Akla Gelen Her Türlü Hayvan Cennette Vardır, Cennette Hepsi İnsanın İstediği Gibi Seveceği Şekilde Yaratılırlar
Cennet hayvanları da yine saflıkları masumluklarıyla çok dikkat çekerler. Her türlü hayvan vardır cennette. Yani aklınıza gelecek her türlü hayvan mevcut. Temiz, hoş, akıllı istediği gibi insanların sevebileceği gibidir. Burada öyle değildir. Mesela bir güvercini sevemezsin hayvanı, pençeleri falan vardır. Kediyi sevemezsin tırmalar. Köpek bakım gerektirir. Cennette öyle değildir bayağı akıllıdırlar hepsi kendini sevdirir. Meyveler, çiçekler hepsi kendini sevdirir, her şey şuurludur ama istemezsen de konuşmazlar uslu uslu dururlar ama gel dersen gelir git dersen gider. Tamamı şuurludur yani cennetin taşı toprağı. Cehennemin de tamamı şuurludur. Cehennemin bütün azaları, bir bedendir cehennem zaten, yani bütün bir mahluktur. İnsan bedeni gibi bedendir cehennem. Kendine düşenlere ızdırap verir, rahatsızlık verir. Cennet de tamamen canlıdır, o da gelenlere hep mutluluk verir. Şuurludur yani komple akla sahiptir. Allah’ın aklıyla donanmıştır cennet. Bahçeleri bağları her yeri her şeyi şuurludur, şuurlu olmayan hiçbir yer yoktur. İstediğin gibi yeşilliklere uzanır-yatarsın. Uyumak istersen uyursun da cennette. Yani cennet uykusuyla yaşarsın, sevdiklerinle beraber. Kötü bir söz yok cennette. Hep güzel sözler vardır. Sıkılma olmaz.
Bütün Mahlukat Cennette En Güzel Ve En Akıllı Şekliyle Vardır. Cennetin Kelebekleri, Karıncaları Her Şeyi Akıllıdır.
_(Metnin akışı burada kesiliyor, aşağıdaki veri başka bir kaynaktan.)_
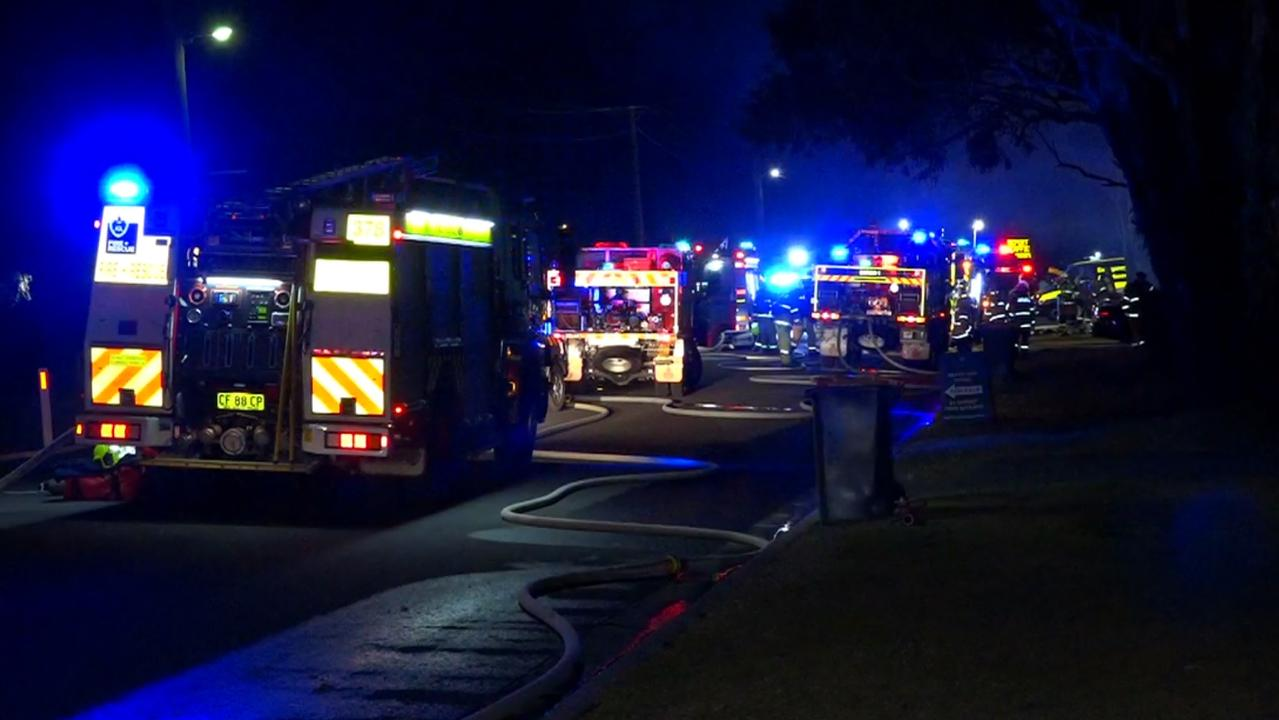Fire crews on the scene where a baby has died in a house fire. Picture: TNV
“Daha sizin bilmediğiniz nice şeyler” diyor Allah. Ama biz mevcutlara bile kat kat razıyız yani. Sırf tavşan, kedi olsa, köpek olsa, kuzu olsa değil mi? Kaplumbağalar falan hepsinin huyları güzel oluyor. Zaten yüz binlerce hayvan çeşidi var. Cennetin kelebekleri de var hepsi akıllıdır. Cennetin böceği de var, cennetin karıncası da var. Karıncaya dikkat çekiyor Kuran’da Allah zaten. “Güldü” diyor “Hz. Süleyman (as)” için, şuurlu karınca. Hoşuna gidiyor karıncanın konuşması. Onlar da orada gayretlidirler. Bütün mahlukat olur yani cennette, dünyadaki bütün mahlukat vardır ama en güzel şekliyle, en akıllı şekliyle. Çünkü karıncaları seyretmek de çok zevklidir. Onlar da cennette yuva yapıyorlar, eğleniyorlar, işine gücüne bakıyorlar. Cennet dünyaya çok benzer aslında. İnsanlar çok çok farklı zannediyor ama dünyaya bayağı benziyor fakat düzgün. Yani dünyadaki negatif unsurlar yoktur. Yapı açısından düz tepsi gibidir geniş. Yani elips gibi düşün, böyle hafif elips şeklinde. Bir parça yükseltisi vardır cennetin, geniş. Zaten Kuran’da da açıklanıyor bu, yani yuvarlak değil. Bu Satürn halkaları var ya görüyorsunuz düz oluyor onlar. Onun gibi geniş. Nasıl yapacak Allah? İşte onlar da görüntüdür. Allah “Benim için çok kolay” diyor. İnsanların aklı dimağı duruyor ama cennetin oluşması bir saniye bile sürmez Allah için yani tamamının oluşması. İnsanın dimağında bile Allah o yaratma gücünü yaratmıştır. Mesela adam, insanın kafasını kapattı mı bir caddede ilerlediğini düşündüğünde kilometrelerce yol gidebilir. Ve her yerde de manzaralarla karşılaşır istediği gibi. Otomatik oluşur manzaralar, evler, binalar, yolların kenarlarında çakıl taşları, otlar, bitkiler, sokakta gezen dedeler aklına anında gelir. Yağmur gibi yaratır. Yaratmayı Cenab-ı Allah yaratır ama onda gösteriyor Allah insanın bilincinde.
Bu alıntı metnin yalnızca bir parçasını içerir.